Polly delegated two young men from the art department to carry her down to her waiting car, but first she slipped into the dining room, where Clara was showing Tyler a Picasso bull print.

"I'm taking her through the kitchen and down the back elevator," she whispered.

"Good. I'll keep him in here."

Polly had to lead the two men carrying their inert bundle, one with his arms under Mrs. Byrd's knees and the other supporting her back, through the foyer leading to the rear of the apartment, but there, to her horror, they encountered their hostess and her peering guest of honor.

"Is that Evie?" he exclaimed. "Is she ill?"

"No, I think it may be a case of that one little gin too many," Clara retorted with a laugh she even managed to make light.

Polly could do nothing but lead her little caravan on.

Later, when all the guests had departed, and she and Clara were having a final drink while the caterer's men cleaned up around them, they discussed the shattering of their little plan.

"Tyler suddenly turned and left me to go into the hall," Clara explained. "Don't ask me why. Perhaps he spotted someone through the door who was leaving and remembered something he wanted to tell him. What could I do? You can't just grab a guest. Not a guest like that, anyway."

"You couldn't just have said, 'Oh, wait, here's another picture I want to show you'?"

"But it all happened so fast, Polly! He just went, that's all."

But Polly had a distinct picture of the couple in her mind. Clara had been
ahead
of Tyler. As if he had followed her into the hall.

"Poor Evie! He'll surely give her the sack now."

"Well, why not, Polly? What sort of a logo is it for
Style,
what sort of an image is it in the mind of an advertiser: the picture of an old girl, eyes closed and mouth open, her hat awry, being carried out of a party by two young men? The handwriting's been on the wall for Evie Byrd long enough."
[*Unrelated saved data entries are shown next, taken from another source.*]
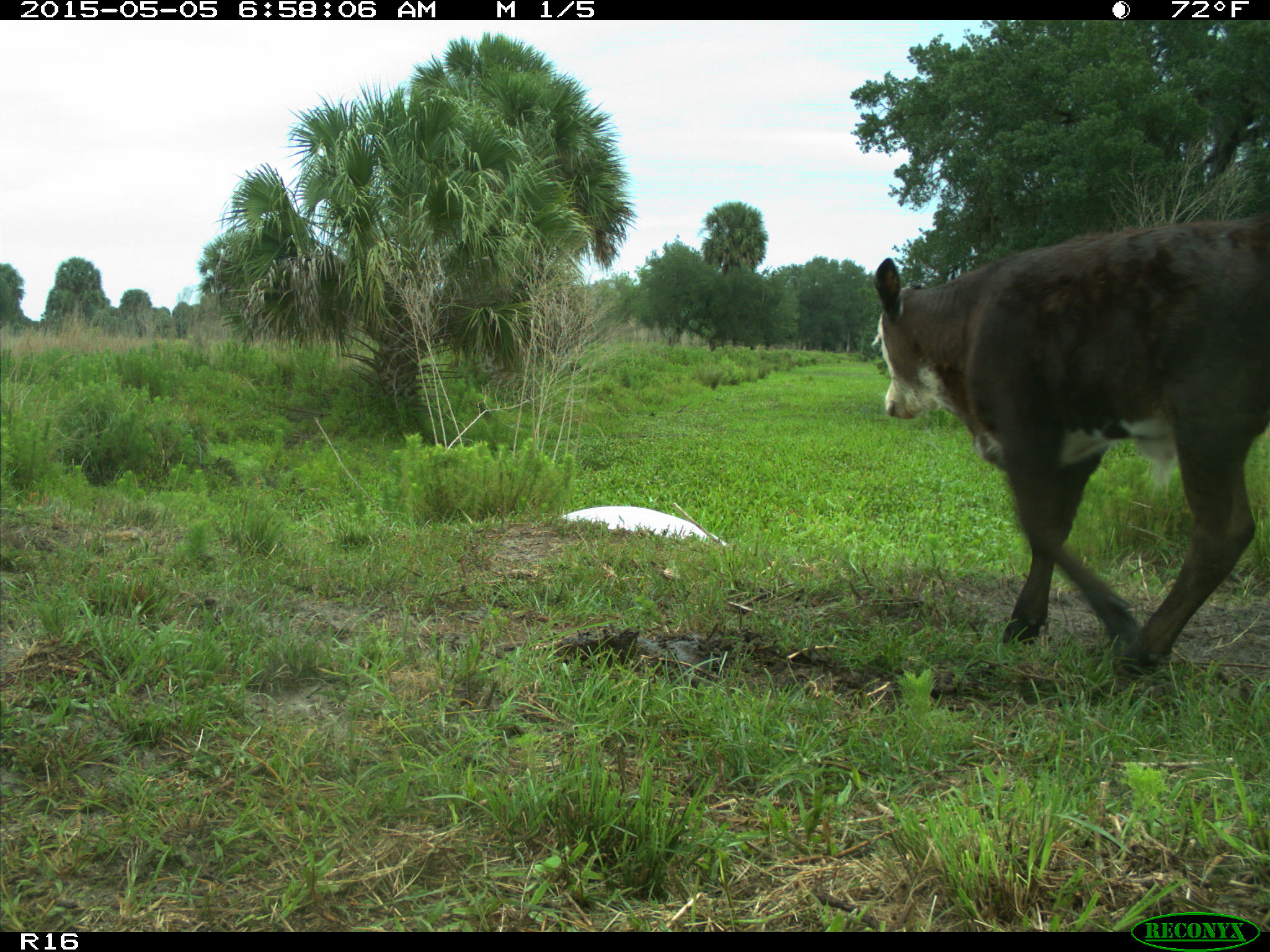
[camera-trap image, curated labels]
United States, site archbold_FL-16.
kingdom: Animalia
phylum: Chordata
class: Mammalia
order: Artiodactyla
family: Bovidae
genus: Bos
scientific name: Bos taurus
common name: domestic cow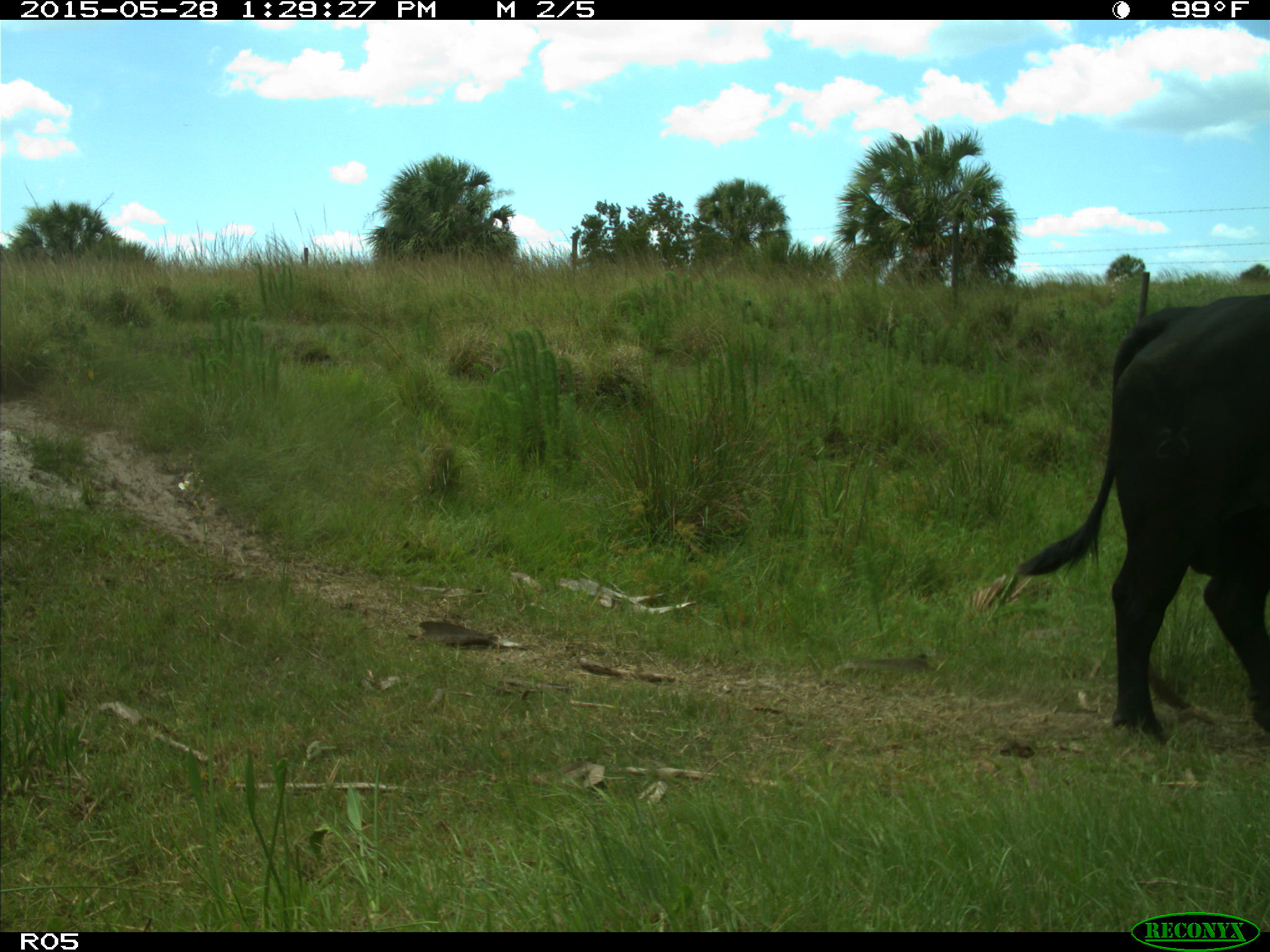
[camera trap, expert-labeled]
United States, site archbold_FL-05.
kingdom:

And in only a week's time the prediction was fulfilled, and Clara became the new editor in chief. Polly had something to ponder in her heart.

9

L
IFE FOR SANDRA HOYT
, at the age of eight, had settled into a rarely varying but not uncomfortable routine. She took the bus in the morning uptown to the Chapin School, where pleasant female teachers applauded her good behavior and high grades. She stayed for lunch and came home in the bus to do her homework in the lovely bedroom that her mother had so tastefully decorated for her, assisted discreetly by her quiet, affectionate, elderly governess, Miss Price. And when Mummie came home from the office, always cheerful, seemingly never tired or even preoccupied, they would have supper together—on evenings, of course, when Mummie wasn't going out to dinner—and Sandra would be told about her fascinating day exactly as if she were a grown-up herself.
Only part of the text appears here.